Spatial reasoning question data
* start *

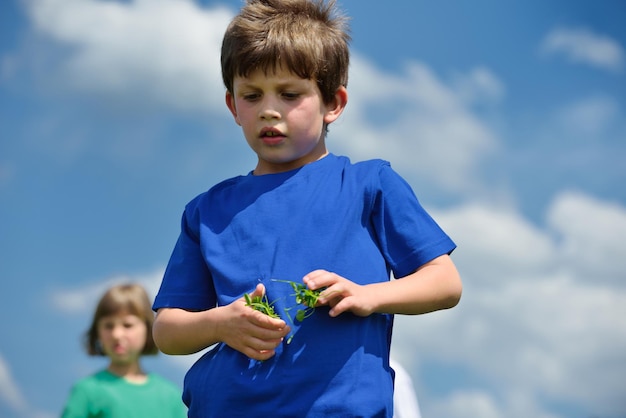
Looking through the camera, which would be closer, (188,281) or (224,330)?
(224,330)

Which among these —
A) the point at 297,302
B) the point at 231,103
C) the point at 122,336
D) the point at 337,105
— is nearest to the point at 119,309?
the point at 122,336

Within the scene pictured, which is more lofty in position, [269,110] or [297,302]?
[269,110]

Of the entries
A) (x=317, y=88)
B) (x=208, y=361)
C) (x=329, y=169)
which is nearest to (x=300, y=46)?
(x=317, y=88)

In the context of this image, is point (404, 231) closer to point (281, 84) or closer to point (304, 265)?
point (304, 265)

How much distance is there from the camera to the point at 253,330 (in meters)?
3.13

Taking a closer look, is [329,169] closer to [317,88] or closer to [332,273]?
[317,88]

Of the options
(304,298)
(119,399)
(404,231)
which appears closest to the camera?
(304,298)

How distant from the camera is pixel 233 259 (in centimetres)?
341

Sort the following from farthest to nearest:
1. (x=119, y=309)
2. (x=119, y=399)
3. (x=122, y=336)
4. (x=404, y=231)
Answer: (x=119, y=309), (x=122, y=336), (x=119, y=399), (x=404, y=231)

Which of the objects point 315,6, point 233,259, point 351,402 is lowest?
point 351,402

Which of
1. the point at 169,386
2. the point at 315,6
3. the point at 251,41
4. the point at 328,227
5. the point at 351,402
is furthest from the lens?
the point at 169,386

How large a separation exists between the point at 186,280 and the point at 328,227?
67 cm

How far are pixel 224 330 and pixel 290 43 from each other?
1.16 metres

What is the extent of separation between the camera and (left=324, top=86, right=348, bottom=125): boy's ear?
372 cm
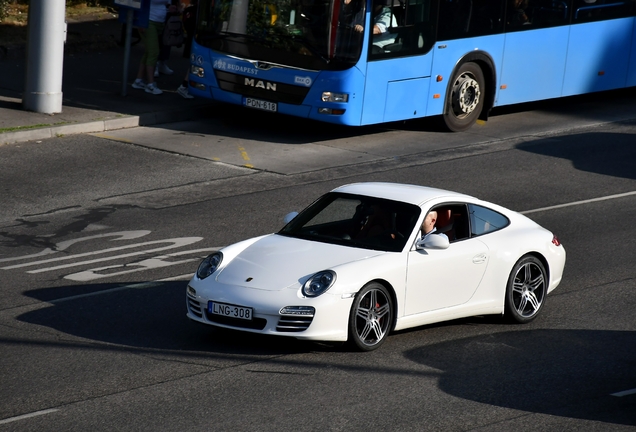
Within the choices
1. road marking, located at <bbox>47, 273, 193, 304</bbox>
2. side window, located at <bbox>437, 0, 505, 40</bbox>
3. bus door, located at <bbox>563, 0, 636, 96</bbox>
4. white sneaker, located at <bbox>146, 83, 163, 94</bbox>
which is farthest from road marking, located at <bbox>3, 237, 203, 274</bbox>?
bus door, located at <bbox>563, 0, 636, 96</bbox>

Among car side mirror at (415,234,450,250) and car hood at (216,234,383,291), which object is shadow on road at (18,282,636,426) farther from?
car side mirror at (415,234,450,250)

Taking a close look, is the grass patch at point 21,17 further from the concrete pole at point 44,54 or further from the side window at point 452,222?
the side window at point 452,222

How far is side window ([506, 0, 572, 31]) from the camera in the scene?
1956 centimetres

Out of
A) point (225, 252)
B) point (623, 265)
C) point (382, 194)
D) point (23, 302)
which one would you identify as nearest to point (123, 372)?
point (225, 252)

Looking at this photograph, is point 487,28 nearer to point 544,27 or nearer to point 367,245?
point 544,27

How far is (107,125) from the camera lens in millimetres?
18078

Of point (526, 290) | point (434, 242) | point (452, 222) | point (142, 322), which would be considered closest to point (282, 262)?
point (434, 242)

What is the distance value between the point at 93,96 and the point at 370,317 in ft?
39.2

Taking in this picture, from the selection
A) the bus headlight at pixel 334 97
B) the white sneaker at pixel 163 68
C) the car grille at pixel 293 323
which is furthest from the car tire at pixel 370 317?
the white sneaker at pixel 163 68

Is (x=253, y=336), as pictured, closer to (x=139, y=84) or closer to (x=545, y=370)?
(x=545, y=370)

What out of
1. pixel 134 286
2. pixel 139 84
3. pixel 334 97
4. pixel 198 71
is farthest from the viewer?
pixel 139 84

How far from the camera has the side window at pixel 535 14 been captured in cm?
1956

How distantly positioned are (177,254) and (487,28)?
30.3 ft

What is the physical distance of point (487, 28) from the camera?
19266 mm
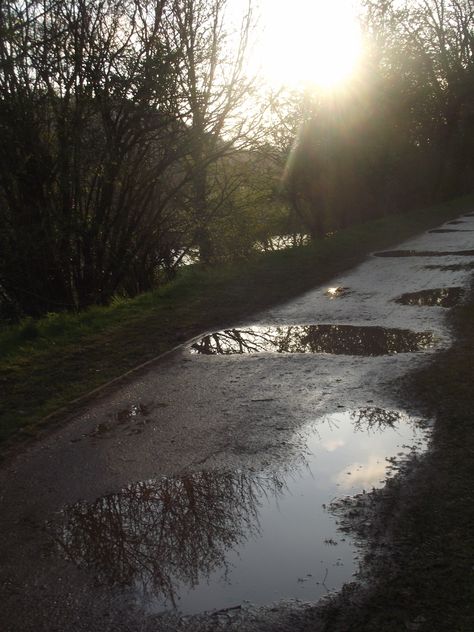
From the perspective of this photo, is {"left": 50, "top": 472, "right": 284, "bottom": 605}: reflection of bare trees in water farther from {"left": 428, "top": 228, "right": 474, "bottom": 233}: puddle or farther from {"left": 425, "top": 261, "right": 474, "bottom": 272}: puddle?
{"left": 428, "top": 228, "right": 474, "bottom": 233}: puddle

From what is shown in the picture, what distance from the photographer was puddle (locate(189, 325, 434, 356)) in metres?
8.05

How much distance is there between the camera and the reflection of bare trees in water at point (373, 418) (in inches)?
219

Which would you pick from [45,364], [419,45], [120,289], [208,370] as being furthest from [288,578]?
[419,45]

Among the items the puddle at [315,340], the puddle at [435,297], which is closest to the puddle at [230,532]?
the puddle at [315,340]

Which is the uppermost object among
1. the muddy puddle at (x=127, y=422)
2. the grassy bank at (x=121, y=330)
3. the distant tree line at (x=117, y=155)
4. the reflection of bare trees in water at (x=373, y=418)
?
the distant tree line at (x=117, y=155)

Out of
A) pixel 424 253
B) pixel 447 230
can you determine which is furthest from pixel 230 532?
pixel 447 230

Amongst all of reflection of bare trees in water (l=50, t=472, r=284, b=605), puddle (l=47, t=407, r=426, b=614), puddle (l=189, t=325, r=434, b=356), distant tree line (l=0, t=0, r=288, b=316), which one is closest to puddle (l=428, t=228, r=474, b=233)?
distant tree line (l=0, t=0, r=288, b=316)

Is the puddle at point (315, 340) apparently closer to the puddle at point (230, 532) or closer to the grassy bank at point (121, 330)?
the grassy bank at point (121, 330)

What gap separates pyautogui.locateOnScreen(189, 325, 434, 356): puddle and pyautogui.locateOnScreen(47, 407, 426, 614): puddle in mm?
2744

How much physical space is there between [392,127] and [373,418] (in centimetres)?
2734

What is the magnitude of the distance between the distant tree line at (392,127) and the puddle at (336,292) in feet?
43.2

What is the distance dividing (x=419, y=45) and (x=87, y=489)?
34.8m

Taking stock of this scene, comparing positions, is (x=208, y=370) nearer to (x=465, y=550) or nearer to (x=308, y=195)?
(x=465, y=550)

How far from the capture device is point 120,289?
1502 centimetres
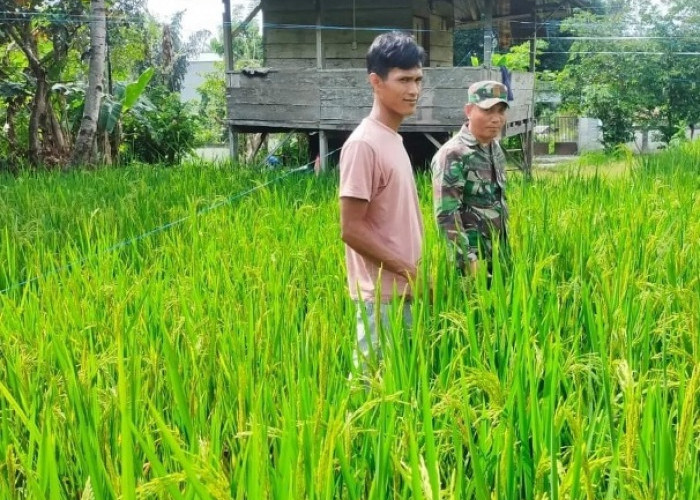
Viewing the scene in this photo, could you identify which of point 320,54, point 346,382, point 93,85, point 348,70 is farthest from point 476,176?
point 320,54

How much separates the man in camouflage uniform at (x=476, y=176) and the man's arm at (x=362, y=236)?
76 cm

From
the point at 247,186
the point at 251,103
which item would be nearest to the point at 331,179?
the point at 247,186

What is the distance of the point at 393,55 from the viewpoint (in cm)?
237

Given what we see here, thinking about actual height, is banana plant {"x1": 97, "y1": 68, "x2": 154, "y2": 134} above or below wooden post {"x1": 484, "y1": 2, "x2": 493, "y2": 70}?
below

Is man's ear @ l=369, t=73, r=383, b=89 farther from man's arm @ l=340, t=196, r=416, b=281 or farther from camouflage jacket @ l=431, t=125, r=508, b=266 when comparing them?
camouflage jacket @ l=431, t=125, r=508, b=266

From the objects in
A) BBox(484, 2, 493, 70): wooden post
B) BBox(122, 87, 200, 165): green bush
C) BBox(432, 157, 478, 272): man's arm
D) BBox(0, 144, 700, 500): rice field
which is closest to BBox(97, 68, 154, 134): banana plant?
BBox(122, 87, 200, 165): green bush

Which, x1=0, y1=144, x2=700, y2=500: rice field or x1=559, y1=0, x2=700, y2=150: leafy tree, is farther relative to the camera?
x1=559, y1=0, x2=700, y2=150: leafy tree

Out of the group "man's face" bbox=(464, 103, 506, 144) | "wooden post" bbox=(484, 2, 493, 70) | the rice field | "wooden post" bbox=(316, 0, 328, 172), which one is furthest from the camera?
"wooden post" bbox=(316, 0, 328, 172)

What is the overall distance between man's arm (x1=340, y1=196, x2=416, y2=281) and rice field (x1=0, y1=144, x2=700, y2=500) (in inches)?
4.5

* end *

> _REQUIRED TASK_:
Quote the records above exactly, leaving out any pictures.

> _WRITTEN RESPONSE_:
Looking through the camera, which would be closer, (188,281) or (224,330)?
(224,330)

Which among these —
A) the point at 297,302
B) the point at 231,103
C) the point at 122,336
D) the point at 337,105
— is nearest to the point at 119,309?
the point at 122,336

Within the scene pictured, which is more lofty in position, [269,110] or [297,302]?
[269,110]

Of the entries
A) (x=317, y=88)
B) (x=208, y=361)
C) (x=329, y=169)
which is nearest to (x=300, y=46)?
(x=317, y=88)

In the context of this image, is point (404, 231) closer to point (281, 84) or closer to point (304, 265)?
point (304, 265)

How much distance is there from the camera to the point at 253,330 (in meters)?
3.13

Taking a closer look, is [329,169] closer to [317,88] or closer to [332,273]?
[317,88]

Of the options
(304,298)
(119,399)
(404,231)
which appears closest to the camera?
(304,298)

How distant from the camera is pixel 233 259 (in centimetres)?
341

Sort the following from farthest to nearest:
1. (x=119, y=309)
2. (x=119, y=399)
3. (x=122, y=336)
4. (x=404, y=231)
Answer: (x=119, y=309), (x=122, y=336), (x=119, y=399), (x=404, y=231)

Which of the objects point 315,6, point 233,259, point 351,402 is lowest?
point 351,402

Which of
1. the point at 169,386
2. the point at 315,6
3. the point at 251,41
4. the point at 328,227
5. the point at 351,402
is furthest from the lens?
the point at 169,386

How large a separation exists between the point at 186,280 and the point at 328,227?
67 cm

How far are pixel 224 330 and pixel 290 43 from each other?
1.16 metres

What is the extent of separation between the camera and (left=324, top=86, right=348, bottom=125): boy's ear?
372 cm
Within the choices
1. road marking, located at <bbox>47, 273, 193, 304</bbox>
2. side window, located at <bbox>437, 0, 505, 40</bbox>
3. bus door, located at <bbox>563, 0, 636, 96</bbox>
4. white sneaker, located at <bbox>146, 83, 163, 94</bbox>
which is farthest from road marking, located at <bbox>3, 237, 203, 274</bbox>?
bus door, located at <bbox>563, 0, 636, 96</bbox>

Among car side mirror at (415,234,450,250) and car hood at (216,234,383,291), which object is shadow on road at (18,282,636,426) farther from?
car side mirror at (415,234,450,250)

Taking a close look, is the grass patch at point 21,17 further from the concrete pole at point 44,54 or further from the side window at point 452,222?
the side window at point 452,222

How far is side window ([506, 0, 572, 31]) from the camera in the scene?
1956 centimetres

Out of
A) point (225, 252)
B) point (623, 265)
C) point (382, 194)
D) point (23, 302)
which one would you identify as nearest to point (123, 372)?
point (225, 252)

Looking at this photograph, is point 487,28 nearer to point 544,27 or nearer to point 367,245?
point 544,27

How far is (107,125) from the camera lens in millimetres?
18078

Of point (526, 290) | point (434, 242) | point (452, 222) | point (142, 322), which would be considered closest to point (282, 262)?
point (434, 242)

What is the distance value between the point at 93,96 and the point at 370,317 in ft?
39.2

Taking in this picture, from the selection
A) the bus headlight at pixel 334 97
B) the white sneaker at pixel 163 68
C) the car grille at pixel 293 323
which is furthest from the car tire at pixel 370 317?
the white sneaker at pixel 163 68

Is (x=253, y=336), as pictured, closer to (x=139, y=84) or closer to (x=545, y=370)?
(x=545, y=370)

What out of
1. pixel 134 286
2. pixel 139 84
3. pixel 334 97
4. pixel 198 71
is farthest from the viewer?
pixel 139 84

How far from the camera has the side window at pixel 535 14 been captured in cm?
1956

How distantly positioned are (177,254) and (487,28)?
30.3 ft

What is the physical distance of point (487, 28) from the camera?
19266 mm
From the perspective of this photo, is {"left": 50, "top": 472, "right": 284, "bottom": 605}: reflection of bare trees in water farther from {"left": 428, "top": 228, "right": 474, "bottom": 233}: puddle or farther from {"left": 425, "top": 261, "right": 474, "bottom": 272}: puddle?
{"left": 428, "top": 228, "right": 474, "bottom": 233}: puddle

From what is shown in the picture, what distance from the photographer was puddle (locate(189, 325, 434, 356)) in metres?
8.05

How much distance is there between the camera and the reflection of bare trees in water at point (373, 418) (in inches)?
219

Which would you pick from [45,364], [419,45], [120,289], [208,370] as being furthest from [288,578]?
[419,45]

Among the items the puddle at [315,340], the puddle at [435,297], which is closest to the puddle at [230,532]?
the puddle at [315,340]

Which is the uppermost object among
1. the muddy puddle at (x=127, y=422)
2. the grassy bank at (x=121, y=330)
3. the distant tree line at (x=117, y=155)
4. the reflection of bare trees in water at (x=373, y=418)
?
the distant tree line at (x=117, y=155)

Out of
A) pixel 424 253
B) pixel 447 230
can you determine which is furthest from pixel 230 532?
pixel 447 230

Amongst all of reflection of bare trees in water (l=50, t=472, r=284, b=605), puddle (l=47, t=407, r=426, b=614), puddle (l=189, t=325, r=434, b=356), distant tree line (l=0, t=0, r=288, b=316), which one is closest to puddle (l=428, t=228, r=474, b=233)?
distant tree line (l=0, t=0, r=288, b=316)

Is the puddle at point (315, 340) apparently closer to the puddle at point (230, 532) or closer to the grassy bank at point (121, 330)?
the grassy bank at point (121, 330)

What gap separates pyautogui.locateOnScreen(189, 325, 434, 356): puddle and pyautogui.locateOnScreen(47, 407, 426, 614): puddle in mm?
2744

How much physical space is there between [392,127] and [373,418] (in centimetres)?
2734

What is the magnitude of the distance between the distant tree line at (392,127) and the puddle at (336,292) in feet?
43.2

What is the distance dividing (x=419, y=45) and (x=87, y=489)?
34.8m

Taking stock of this scene, comparing positions, is (x=208, y=370) nearer to (x=465, y=550) or nearer to (x=308, y=195)?
(x=465, y=550)

How far from the capture device is point 120,289?
1502 centimetres
Viewing the scene in this photo, could you identify which of point 320,54, point 346,382, point 93,85, point 348,70 is farthest from point 476,176?
point 320,54

How much separates the man in camouflage uniform at (x=476, y=176) and the man's arm at (x=362, y=236)?
76 cm

From
the point at 247,186
the point at 251,103
which item would be nearest to the point at 331,179?
the point at 247,186

What is the distance of the point at 393,55 from the viewpoint (in cm)?
237

Given what we see here, thinking about actual height, is banana plant {"x1": 97, "y1": 68, "x2": 154, "y2": 134} above or below wooden post {"x1": 484, "y1": 2, "x2": 493, "y2": 70}?
below

Is man's ear @ l=369, t=73, r=383, b=89 farther from man's arm @ l=340, t=196, r=416, b=281 or farther from camouflage jacket @ l=431, t=125, r=508, b=266 when comparing them?
camouflage jacket @ l=431, t=125, r=508, b=266

From the objects in
A) BBox(484, 2, 493, 70): wooden post
B) BBox(122, 87, 200, 165): green bush
C) BBox(432, 157, 478, 272): man's arm
D) BBox(0, 144, 700, 500): rice field
which is closest to BBox(97, 68, 154, 134): banana plant?
BBox(122, 87, 200, 165): green bush

Which, x1=0, y1=144, x2=700, y2=500: rice field or x1=559, y1=0, x2=700, y2=150: leafy tree, is farther relative to the camera?
x1=559, y1=0, x2=700, y2=150: leafy tree

Out of the group "man's face" bbox=(464, 103, 506, 144) | "wooden post" bbox=(484, 2, 493, 70) | the rice field | "wooden post" bbox=(316, 0, 328, 172), which one is furthest from the camera?
"wooden post" bbox=(316, 0, 328, 172)

What is the overall distance between man's arm (x1=340, y1=196, x2=416, y2=281) and rice field (x1=0, y1=144, x2=700, y2=500) (in inches)?
4.5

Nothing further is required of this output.